For the record I would not punch you in the face. That said I an going
to sue you for spelling my name wrong. I will sue for patent
infringment or something. :)

Mark Barlet.

Sent from a mobile device.

On Feb 27, 2010, at 6:30 PM, Matt Troup <foreversublime at hotmail.com>
wrote:


> Disclaimer: I am not a lawyer, and this is not legal anything.

>

> Just to clarify the below statement and the discussion in general:

>

> There was no trial. The judge absolutely COULD NOT have required

> Sony to do anything, because the grounds the suit were brought on

> did not apply.

>

> Videogames are not a public accommodation.

>

> Here's an analogy for what happened, to help put this in perspective:

>

> Scenario: Mark Bartlett punches me in the face. I sue him for

> infringing on my patent. The judge looks at me and says, "You dope,

> I have to toss this out. Something may or may not have happened

> between you and Mark - but patent infringement was not it. Try

> again".

>

> If the trial finished with an affirmative ruling it would affect

> many different things. Here are some other scenarios:

>

> Scenario 1: I go to Best Buy and steal over $500 of video games.

> Best Buy takes me to court. My lawyer sites this case, showing that

> video games are a public accommodation. I counter sue for millions

> of dollars saying Best Buy actively withheld me from a public

> accommodation.
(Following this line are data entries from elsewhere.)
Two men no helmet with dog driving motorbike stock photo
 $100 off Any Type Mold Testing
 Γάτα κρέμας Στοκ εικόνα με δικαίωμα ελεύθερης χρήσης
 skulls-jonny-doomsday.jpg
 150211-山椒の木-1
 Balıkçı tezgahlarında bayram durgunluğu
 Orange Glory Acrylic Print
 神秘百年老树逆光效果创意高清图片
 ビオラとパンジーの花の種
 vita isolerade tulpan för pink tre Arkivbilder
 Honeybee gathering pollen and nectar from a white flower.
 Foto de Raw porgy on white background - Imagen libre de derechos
I may or may not win the case, but I have grounds to

> make the claim.

>

> Scenario 2: A new company is created and creates a service, like

> Itunes, that makes all music free. The record industry, and Apple,

> goes nuts. The new company cites this case saying that recorded

> music is a lot like videogames, and those have been deemed a public

> accommodation, so they should be able to distribute music for free.

>

> Scenario 3: No games would ever be published. Not because of

> reasons for ADA compliance, but because the company that created the

> game would not own the IP to have the right to work with a

> publisher. The same would happen to Movies, Music, and Books.

>

> I don't know a ton about the law, but I know enough to give a

> disclaimer at the top.

>

> --------------------------------------------------

> From: "John Bannick" <jbannick at 7128.com>

> Sent: Saturday, February 27, 2010 1:30 PM

> To: <games_access at igda.org>

> Subject: [games_access] Judge Tosses Blind Gamer's Suit vs. Sony

>

>> Folks,

>>

>> There is a middle way.

>> ADA requires "reasonable accommodation"

>> Some games cannot be made accessible to a particular need.

>> Just as some jobs cannot be made accessible to a particular need.

>>

>> The judge could have required that Sony put into place a program

>> that at least attempted ADA compliance.

>> For example, applying VPAT (http://www.itic.org/resources/voluntary-product-accessibility-template-vpat/

>> ) and explaining why items were not VPAT compliant.

>>

>> Thus, a spelling bee game could not reasonably be made blind-

>> accessible.

>> One of Jim Kitchen's audio games could not reasonably be made deaf-

>> accessible.

>> Nor could a musical game requiring chords reasonably be made one-

>> switch accessible.

>> (Forgive me Barrie, Mark, etc. if it's been done.)

>>

>> Reasonable meaning without major changes, possibly changing the

>> nature of the game.

>> Reasonable could also include economic viability.

>>

>> Furthermore, and significantly, If adding ADA compliance, or a

>> specific remediation, would add cost such as to make a game

>> unprofitable, then by definition it is not reasonable, in that it

>> denies the game to those not requiring that accommodation. Mark's

>> point exactly, I think.

>>

>> What that requirement would do is inject the accessibility issue

>> into the developers' business process. Not a bad thing.

>>

>> Robert's anger is understandable.

>> And I'm leery of government intervention, especially in anything

>> that could be close to censorship, or is economically unviable, as

>> were price controls.

>> But VPAT's being applied to general software; ESRB is being applied

>> to games.

>>

>> Perhaps the judge could have applied a middle way.

>>

>> In any event, what this SIG is doing, and the individual efforts of

>> Mark, Barrie, Brian, Dark, Robert, and others is making a

>> difference in the developer community.

>> Developers, some at least, are more aware of accessibility needs.

>> Some are actually making specific changes (Niels Bauer games and

>> some of the folks Mark and Barrie work with come to mind.)

>> It ain't perfect; it ain't enough. But it is progress.